Recording badge — visible when capturing; wearer cannot disable in social mode.
Local-first storage — captured content stays on device unless explicitly synced.

Products that built these into the hardware are the ones still shipping in 2026.

Cost and latency budget

Layer	Latency target	Energy
Wake detection	< 50 ms	very low
Local intent	< 200 ms	low
Companion phone hop	+ 30 ms	medium
Cloud round-trip	+ 300–600 ms	medium-high
TTS streaming	+ 200 ms	low

Total interactive budget under 1.5 s end-to-end. Past that, the wearer reaches for their phone instead.

Companion-app pattern

Most wearables pair with a phone. The phone hosts:

The agent loop (heavy model interactions).
Memory and history.
Settings and consent management.
Sync with cloud when appropriate.

The wearable hosts:

Capture and on-device triage.
Quick responses (cached, lightweight).
Display / haptic output.

Mobile MCP patterns apply directly — see mobile MCP client implementation.

Common mistakes

Continuous capture without indicator — legal and social disaster.
No local fallback — wearables go offline; agents must too.
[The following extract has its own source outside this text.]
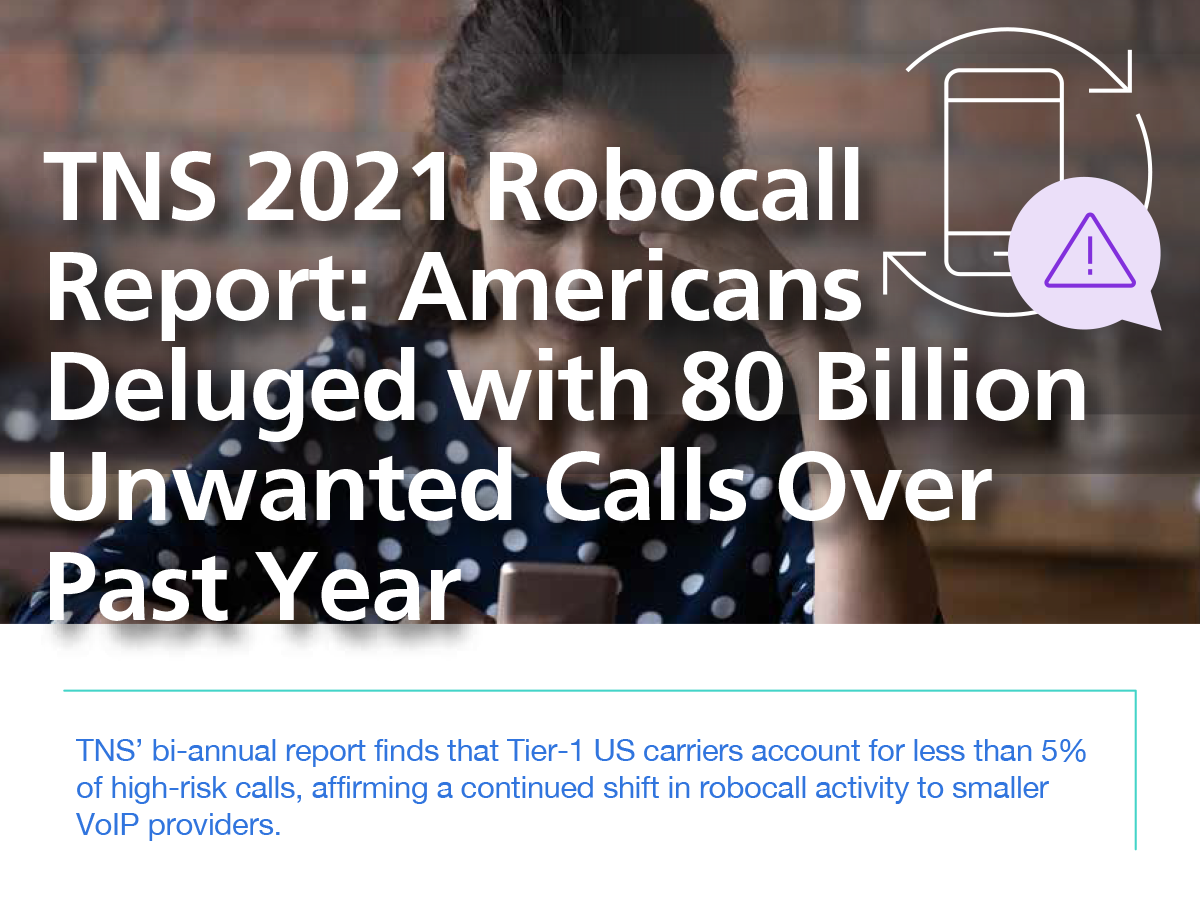 TNS 2021 Robocall Report: Americans Deluged with 80 Billion Unwanted Calls Over Past Year

TNS' bi-annual report finds that Tier-1 US carriers account for less than 5% of high-risk calls, affirming a continued shift in robocall activity to smaller VoIP providers.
See offline-capable agents.
Heavy UI on the wearable itself — UX drag.
Skipping the companion mute — wearables in social settings need group-aware controls.

Where this is heading

Three trends by 2027: dedicated wearable agent OSes (beyond watchOS / Wear OS), MCP-over-BLE for low-power tool calls, and standardised "social mode" indicators across hardware vendors. Build the patterns above; the platforms will catch up.